[start of STORED ROWS]
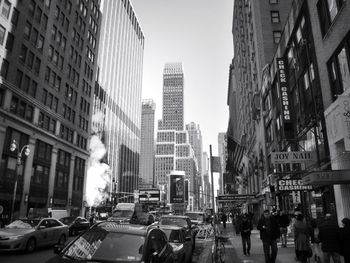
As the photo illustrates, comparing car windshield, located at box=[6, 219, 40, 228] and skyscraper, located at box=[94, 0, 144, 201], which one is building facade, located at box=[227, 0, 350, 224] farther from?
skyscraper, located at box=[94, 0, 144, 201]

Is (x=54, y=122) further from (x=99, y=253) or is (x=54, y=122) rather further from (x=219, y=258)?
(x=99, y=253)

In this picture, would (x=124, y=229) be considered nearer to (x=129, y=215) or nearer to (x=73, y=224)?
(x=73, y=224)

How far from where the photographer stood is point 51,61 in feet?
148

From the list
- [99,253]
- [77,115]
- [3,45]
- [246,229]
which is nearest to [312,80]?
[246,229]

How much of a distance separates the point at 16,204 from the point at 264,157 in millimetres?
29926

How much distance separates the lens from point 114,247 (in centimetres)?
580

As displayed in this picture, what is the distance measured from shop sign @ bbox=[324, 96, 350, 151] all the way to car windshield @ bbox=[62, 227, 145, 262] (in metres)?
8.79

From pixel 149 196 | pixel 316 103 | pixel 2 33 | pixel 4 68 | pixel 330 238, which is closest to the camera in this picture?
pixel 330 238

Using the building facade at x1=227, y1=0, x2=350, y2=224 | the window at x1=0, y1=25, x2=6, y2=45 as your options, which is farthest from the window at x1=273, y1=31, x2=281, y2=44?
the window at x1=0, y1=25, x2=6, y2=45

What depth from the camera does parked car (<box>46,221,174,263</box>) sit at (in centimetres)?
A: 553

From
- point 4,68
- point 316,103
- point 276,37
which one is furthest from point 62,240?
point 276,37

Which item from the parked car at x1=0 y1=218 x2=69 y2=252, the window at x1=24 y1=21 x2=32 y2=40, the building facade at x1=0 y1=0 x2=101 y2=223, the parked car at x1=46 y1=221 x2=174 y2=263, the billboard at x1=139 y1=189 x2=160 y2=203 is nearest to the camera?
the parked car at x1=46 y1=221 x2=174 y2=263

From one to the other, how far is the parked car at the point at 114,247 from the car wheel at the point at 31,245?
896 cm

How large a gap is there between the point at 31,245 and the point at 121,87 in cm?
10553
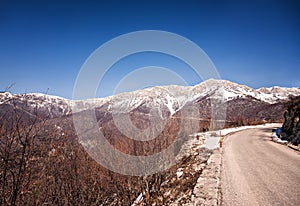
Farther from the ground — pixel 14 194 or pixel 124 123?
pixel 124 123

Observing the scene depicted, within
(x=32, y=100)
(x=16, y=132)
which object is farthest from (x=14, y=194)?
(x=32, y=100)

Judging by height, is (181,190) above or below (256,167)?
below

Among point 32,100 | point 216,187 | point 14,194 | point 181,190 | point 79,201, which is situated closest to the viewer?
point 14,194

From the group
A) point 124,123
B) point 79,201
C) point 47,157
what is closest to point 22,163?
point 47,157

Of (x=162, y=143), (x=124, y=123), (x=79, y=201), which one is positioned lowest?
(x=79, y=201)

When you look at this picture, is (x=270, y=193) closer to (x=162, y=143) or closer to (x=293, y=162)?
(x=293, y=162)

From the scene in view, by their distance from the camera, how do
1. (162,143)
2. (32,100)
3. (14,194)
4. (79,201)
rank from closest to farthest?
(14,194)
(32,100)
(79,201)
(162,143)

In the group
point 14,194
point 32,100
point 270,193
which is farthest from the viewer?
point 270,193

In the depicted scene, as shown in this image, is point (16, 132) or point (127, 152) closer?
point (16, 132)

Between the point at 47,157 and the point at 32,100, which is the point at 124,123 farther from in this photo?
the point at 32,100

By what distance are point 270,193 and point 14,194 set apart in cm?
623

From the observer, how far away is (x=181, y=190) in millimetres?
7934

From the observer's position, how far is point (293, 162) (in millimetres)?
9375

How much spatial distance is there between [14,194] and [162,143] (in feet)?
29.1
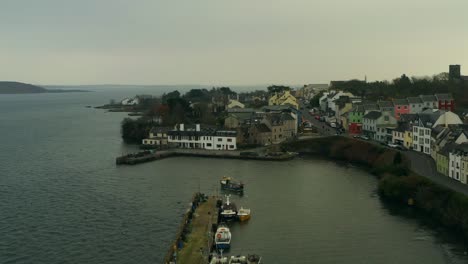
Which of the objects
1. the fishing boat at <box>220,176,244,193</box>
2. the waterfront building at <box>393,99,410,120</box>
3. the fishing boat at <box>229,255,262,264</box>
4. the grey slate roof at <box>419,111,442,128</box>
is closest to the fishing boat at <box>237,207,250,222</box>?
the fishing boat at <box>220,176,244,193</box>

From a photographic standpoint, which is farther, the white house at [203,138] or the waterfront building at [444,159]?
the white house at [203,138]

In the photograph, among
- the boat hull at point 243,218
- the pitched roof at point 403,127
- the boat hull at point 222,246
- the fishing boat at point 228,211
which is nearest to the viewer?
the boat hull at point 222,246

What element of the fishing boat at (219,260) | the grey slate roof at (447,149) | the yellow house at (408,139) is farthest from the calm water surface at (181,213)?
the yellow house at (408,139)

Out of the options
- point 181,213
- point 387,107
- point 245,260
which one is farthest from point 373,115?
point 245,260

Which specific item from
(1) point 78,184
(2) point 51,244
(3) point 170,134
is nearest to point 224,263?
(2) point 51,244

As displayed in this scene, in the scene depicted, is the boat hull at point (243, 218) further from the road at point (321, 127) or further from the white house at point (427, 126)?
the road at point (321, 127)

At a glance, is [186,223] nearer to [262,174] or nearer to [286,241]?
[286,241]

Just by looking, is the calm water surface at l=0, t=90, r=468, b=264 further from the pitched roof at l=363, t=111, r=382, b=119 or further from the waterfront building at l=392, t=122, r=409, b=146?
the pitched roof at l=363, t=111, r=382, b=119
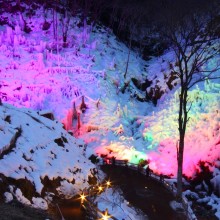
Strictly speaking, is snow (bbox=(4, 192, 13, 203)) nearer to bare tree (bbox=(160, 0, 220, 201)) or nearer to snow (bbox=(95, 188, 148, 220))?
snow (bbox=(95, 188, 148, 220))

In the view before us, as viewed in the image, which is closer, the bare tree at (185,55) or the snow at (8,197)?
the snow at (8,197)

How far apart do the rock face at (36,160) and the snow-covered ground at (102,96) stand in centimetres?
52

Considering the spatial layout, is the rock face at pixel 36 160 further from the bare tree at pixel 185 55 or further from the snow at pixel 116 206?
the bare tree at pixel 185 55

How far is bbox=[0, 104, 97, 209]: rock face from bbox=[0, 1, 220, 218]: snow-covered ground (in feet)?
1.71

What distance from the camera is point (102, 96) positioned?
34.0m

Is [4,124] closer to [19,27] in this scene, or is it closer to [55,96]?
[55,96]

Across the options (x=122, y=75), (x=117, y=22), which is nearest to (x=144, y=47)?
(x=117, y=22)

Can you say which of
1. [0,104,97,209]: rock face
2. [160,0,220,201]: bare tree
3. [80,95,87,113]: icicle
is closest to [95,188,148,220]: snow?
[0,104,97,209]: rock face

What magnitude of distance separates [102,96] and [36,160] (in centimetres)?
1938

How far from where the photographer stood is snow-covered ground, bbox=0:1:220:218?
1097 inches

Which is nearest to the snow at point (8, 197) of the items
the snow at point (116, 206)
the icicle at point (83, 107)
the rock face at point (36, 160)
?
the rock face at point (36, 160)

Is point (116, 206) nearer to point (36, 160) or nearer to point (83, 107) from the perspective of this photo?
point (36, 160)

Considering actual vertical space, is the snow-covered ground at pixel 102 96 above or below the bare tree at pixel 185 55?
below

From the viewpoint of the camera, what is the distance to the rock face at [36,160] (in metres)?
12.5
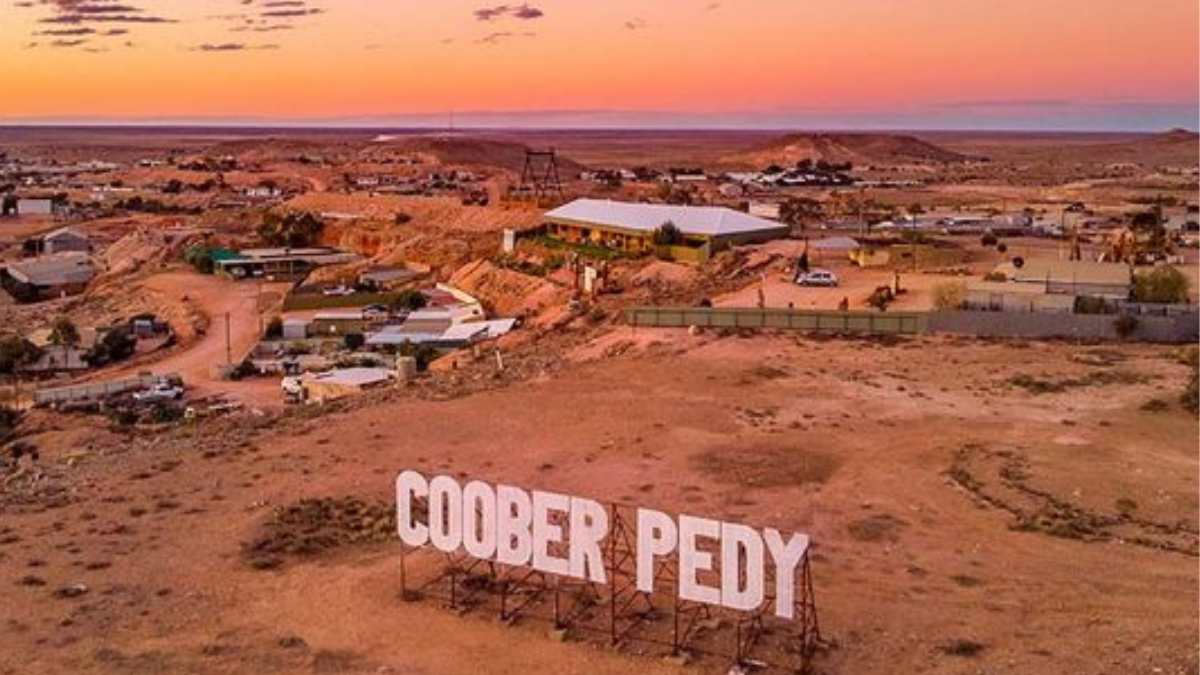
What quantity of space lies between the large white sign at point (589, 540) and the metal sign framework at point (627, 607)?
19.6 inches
[end of STORED ROWS]
[start of STORED ROWS]
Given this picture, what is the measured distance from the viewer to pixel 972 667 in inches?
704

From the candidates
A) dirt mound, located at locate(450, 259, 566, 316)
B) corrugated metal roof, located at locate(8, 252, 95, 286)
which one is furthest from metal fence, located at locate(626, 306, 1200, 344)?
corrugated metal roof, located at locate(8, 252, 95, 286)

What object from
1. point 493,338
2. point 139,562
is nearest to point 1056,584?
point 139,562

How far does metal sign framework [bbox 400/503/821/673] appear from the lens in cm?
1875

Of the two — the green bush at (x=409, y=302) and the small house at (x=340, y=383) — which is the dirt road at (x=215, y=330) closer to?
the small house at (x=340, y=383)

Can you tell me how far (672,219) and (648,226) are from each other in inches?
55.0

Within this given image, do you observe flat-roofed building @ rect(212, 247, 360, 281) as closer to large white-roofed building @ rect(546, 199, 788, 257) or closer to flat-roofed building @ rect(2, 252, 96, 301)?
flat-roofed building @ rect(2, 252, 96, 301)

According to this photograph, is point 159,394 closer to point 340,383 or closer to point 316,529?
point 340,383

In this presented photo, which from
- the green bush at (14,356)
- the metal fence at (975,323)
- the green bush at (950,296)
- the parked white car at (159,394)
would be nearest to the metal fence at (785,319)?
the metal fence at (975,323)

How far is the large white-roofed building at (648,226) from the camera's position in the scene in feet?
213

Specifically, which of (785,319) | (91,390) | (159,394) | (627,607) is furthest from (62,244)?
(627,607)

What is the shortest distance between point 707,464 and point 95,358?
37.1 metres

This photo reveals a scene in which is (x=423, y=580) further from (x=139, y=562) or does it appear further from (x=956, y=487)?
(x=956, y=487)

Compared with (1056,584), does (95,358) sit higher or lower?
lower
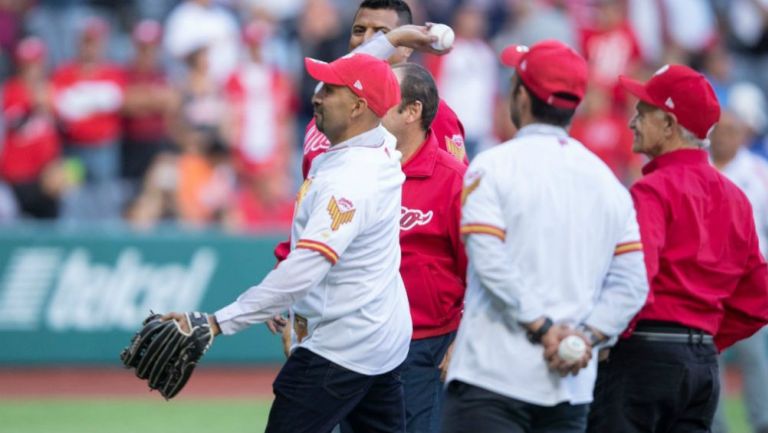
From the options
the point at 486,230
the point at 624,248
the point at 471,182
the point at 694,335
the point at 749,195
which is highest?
[end of STORED ROWS]
[start of STORED ROWS]
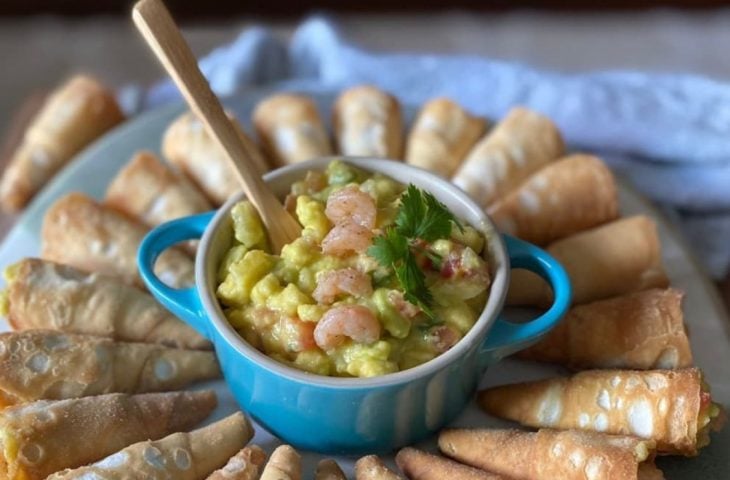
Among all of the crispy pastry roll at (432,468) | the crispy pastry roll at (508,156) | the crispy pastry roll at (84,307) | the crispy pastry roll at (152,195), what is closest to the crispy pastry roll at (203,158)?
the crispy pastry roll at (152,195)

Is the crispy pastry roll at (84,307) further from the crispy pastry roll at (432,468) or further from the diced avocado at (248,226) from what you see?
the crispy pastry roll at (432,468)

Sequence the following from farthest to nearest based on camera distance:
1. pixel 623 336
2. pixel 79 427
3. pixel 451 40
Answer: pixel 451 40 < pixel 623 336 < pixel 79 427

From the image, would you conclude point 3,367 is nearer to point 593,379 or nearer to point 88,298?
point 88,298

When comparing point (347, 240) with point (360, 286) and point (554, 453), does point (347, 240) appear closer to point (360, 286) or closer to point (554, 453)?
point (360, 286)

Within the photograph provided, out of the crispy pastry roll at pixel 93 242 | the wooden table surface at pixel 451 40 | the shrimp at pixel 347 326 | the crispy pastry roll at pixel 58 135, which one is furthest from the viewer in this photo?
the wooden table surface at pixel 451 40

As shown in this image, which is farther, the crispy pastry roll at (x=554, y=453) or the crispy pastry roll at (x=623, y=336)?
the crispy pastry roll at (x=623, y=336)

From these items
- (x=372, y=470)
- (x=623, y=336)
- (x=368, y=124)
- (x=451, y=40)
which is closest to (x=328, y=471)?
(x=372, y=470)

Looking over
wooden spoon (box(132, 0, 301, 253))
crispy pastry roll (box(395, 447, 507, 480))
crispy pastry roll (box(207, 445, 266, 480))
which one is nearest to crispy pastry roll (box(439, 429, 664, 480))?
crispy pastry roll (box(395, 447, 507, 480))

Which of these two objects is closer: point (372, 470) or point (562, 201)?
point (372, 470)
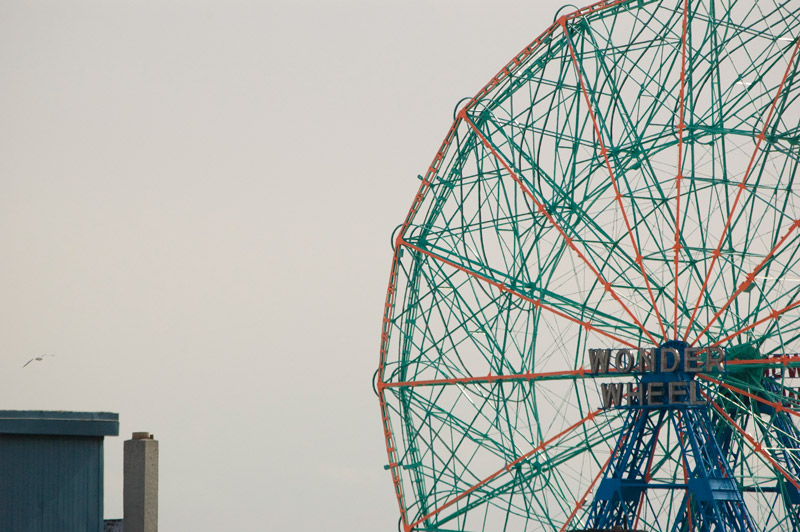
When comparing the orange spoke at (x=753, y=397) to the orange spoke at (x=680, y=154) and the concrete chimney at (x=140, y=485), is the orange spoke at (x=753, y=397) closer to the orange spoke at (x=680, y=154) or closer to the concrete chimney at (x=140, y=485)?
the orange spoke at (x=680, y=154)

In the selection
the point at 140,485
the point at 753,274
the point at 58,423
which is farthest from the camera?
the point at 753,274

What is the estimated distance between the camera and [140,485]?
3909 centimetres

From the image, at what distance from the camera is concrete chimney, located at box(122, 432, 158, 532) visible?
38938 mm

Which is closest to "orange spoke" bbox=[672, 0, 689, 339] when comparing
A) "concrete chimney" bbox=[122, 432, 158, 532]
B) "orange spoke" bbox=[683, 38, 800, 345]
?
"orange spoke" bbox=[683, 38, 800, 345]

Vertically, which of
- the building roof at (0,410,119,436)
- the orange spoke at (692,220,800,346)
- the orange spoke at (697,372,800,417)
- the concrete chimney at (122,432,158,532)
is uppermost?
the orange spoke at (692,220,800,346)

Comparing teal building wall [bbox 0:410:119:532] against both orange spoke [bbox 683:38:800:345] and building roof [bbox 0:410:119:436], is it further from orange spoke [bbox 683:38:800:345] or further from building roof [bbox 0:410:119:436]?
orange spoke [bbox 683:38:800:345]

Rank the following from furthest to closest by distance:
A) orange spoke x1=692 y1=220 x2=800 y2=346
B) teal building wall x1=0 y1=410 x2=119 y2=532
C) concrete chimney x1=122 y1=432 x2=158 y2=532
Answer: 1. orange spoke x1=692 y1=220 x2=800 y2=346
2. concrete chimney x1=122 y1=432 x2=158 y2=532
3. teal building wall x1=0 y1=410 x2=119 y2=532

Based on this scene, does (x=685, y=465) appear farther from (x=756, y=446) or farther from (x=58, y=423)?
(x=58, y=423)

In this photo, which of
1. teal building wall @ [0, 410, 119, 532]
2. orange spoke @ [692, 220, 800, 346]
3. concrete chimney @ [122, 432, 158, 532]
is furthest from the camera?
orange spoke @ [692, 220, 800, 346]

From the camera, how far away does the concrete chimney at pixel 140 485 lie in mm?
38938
[end of STORED ROWS]
▶ **YOUR GOAL**:
Collect every line of the listing that contains the word "calm" and copy each one out in full.

▶ **RESULT OF THE EXERCISE**:
What element of the fishing boat at (219,260) | the grey slate roof at (447,149) | the yellow house at (408,139) is farthest from the calm water surface at (181,213)?
Just by looking, is the calm water surface at l=0, t=90, r=468, b=264 further from the pitched roof at l=363, t=111, r=382, b=119 or further from the waterfront building at l=392, t=122, r=409, b=146?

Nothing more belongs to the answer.